4 drwx------ 8 root root 4096 Jan 21 08:20 ..
4 -rw-r--r-- 1 root root 1822 Nov 3 19:01 cert1.pem
4 -rw-r--r-- 1 root root 1793 Mar 31 12:51 cert2.pem
4 -rw-r--r-- 1 root root 1675 Nov 3 19:01 chain1.pem
4 -rw-r--r-- 1 root root 1647 Mar 31 12:51 chain2.pem
4 -rw-r--r-- 1 root root 3497 Nov 3 19:01 fullchain1.pem
4 -rw-r--r-- 1 root root 3440 Mar 31 12:51 fullchain2.pem
4 -rw-r--r-- 1 root root 1704 Nov 3 19:01 privkey1.pem
4 -rw-r--r-- 1 root root 1708 Mar 31 12:51 privkey2.pem
root@Piles:~# ls -sla /etc/letsencrypt/archive/x.net-0001/
total 24
4 drwxr-xr-x 2 root root 4096 Jan 14 22:41 .

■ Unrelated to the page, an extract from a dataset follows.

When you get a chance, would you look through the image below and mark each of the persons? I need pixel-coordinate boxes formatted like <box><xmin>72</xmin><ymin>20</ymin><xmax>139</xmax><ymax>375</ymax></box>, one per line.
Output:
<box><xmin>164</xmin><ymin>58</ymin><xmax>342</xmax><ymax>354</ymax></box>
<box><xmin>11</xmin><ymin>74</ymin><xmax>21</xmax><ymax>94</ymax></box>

4 drwx------ 8 root root 4096 Jan 21 08:20 ..
4 -rw-r--r-- 1 root root 1793 Jan 14 22:41 cert1.pem
4 -rw-r--r-- 1 root root 1675 Jan 14 22:41 chain1.pem
4 -rw-r--r-- 1 root root 3468 Jan 14 22:41 fullchain1.pem
4 -rw-r--r-- 1 root root 1704 Jan 14 22:41 privkey1.pem
Reloading your server software should show certificates with the new expiration date afterwards. Renewal should be working without any issues in the future.